Alunos que ficam para trás

A frequência da educação pré-escolar passou a ser identificada, em muitos estudos internacionais, como um preditor de sucesso no futuro escolar dos alunos. O mesmo já não acontece com as retenções. E, para Liliana Pascueiro, esta é a principal razão por detrás da queda da taxa real de escolarização no 1.º ciclo: “Há uma política de retenção que continua enraizada em franjas populacionais, não só da classe docente, como dos próprios pais e encarregados de educação, que consideram o transitar para o ano seguinte com avaliações menos positivas como uma política de facilitismo da instituição e de injustiça para com os demais colegas de turma.”

No 1.º ciclo, os alunos só podem ser chumbados a partir do 2.º ano, quando terão em média sete anos. Apesar das taxas de retenção terem atingido em seus valores mais baixos de sempre, quando o ano lectivo de 2018/2019 terminou estavam chumbados 4523 alunos que frequentavam o 2.º ano, o que significa 4,7% do total. No conjunto do 1.º ciclo reprovaram 7408 alunos.

O 2.º ano de escolaridade é um dos três em que mais estudantes chumbam. “Os agentes intervenientes em contexto escolar (escola, pais, comunidade científica e demais figuras de destaque no panorama educativo) têm o dever de promover espaços de reflexão e esclarecimento sobre as estratégias escolares e a forma como os alunos são acompanhados”, defende Liliana Pascueiro. E também “deve ser tido em conta o efeito da retenção no percurso escolar futuro da criança, ponderando-se aspectos positivos e negativos de tal procedimento, nomeadamente face à real aquisição de conhecimentos e aos efeitos nefastos da retenção, particularmente no efeito cumulativo que esta origina ao longo do processo educativo”, alerta.

Os números falam por si.
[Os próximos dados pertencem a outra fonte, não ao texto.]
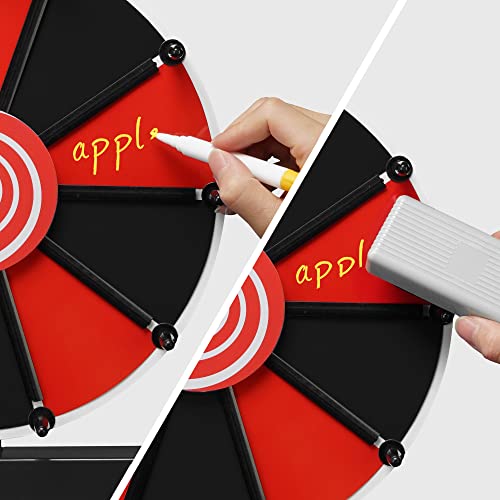 Winspin 12 Inch Prize Wheel Diy Insertable Tabletop Spinning Wheel, 10 Slots Fortune Design Carnival Spin Game, Diy Series #TOP6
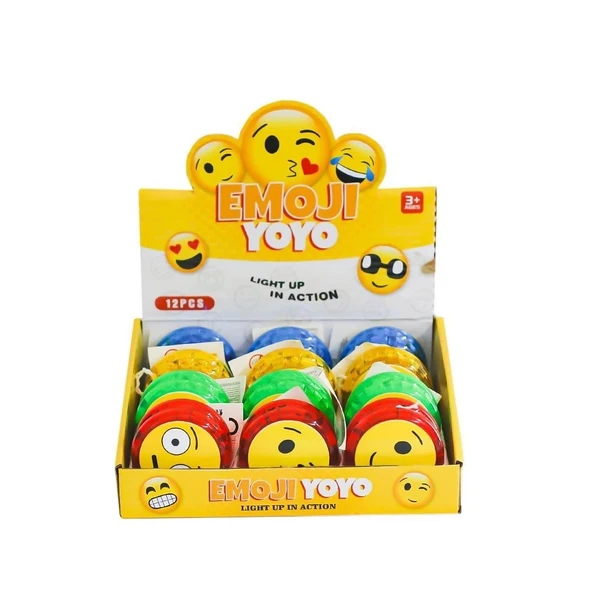 Kzl-2025-2 Işıklı Emojili Yoyo -kızılkaya Oyuncak - 3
O desfasamento etário por ano de escolaridade não pára de crescer ao longo dos anos de escolaridade, começando por afectar 18,1% dos alunos inscritos no 2.º ano (17.399) e atingindo 30,7% no 12.º ano (18.815).

Milhares fora da escolaridade obrigatória

Por nível de ensino, e tendo em conta a taxa real de escolarização, tal é responsável, em grande parte, por esta proporção ser de apenas 82,5% no ensino secundário, quando a escolaridade obrigatória se alargou até ao 12.º ano há já quase uma década. A escolaridade obrigatória vai até ao 12.º ano desde que os alunos não tenham excedido os 18 anos, passando por isso a serem considerados adultos e podendo ser deslocados para o ensino nocturno, entre outras consequências.

Teresa Seabra previne que “os dados disponíveis não permitem discriminar” qual o peso do “insucesso e do abandono escolar” nas razões que levam alunos entre os 15 e os 17 anos a não serem encontrados no ensino secundário, sendo esta a faixa etária “normal” de frequência deste nível de ensino.

No ensino secundário, parte do insucesso escolar fica a dever-se a escolhas que podem não adequar-se ao perfil dos jovens, refere, por seu lado, a investigadora da UNL. “É um momento de indecisão que, para alguns alunos, se traduzirá em percursos escolares pautados pelo desinteresse e desmotivação, e para outros de reorientação das suas escolhas.” Por isso, Liliana Pascueiro adianta que, “embora os serviços de orientação escolar e profissional prestem um serviço notório neste campo, talvez seja ainda necessária uma melhor articulação entre técnicos, famílias, alunos e rede escolar ao longo do percurso escolar das crianças e jovens para que este momento de decisão seja tomado em consciência e com a informação necessária”.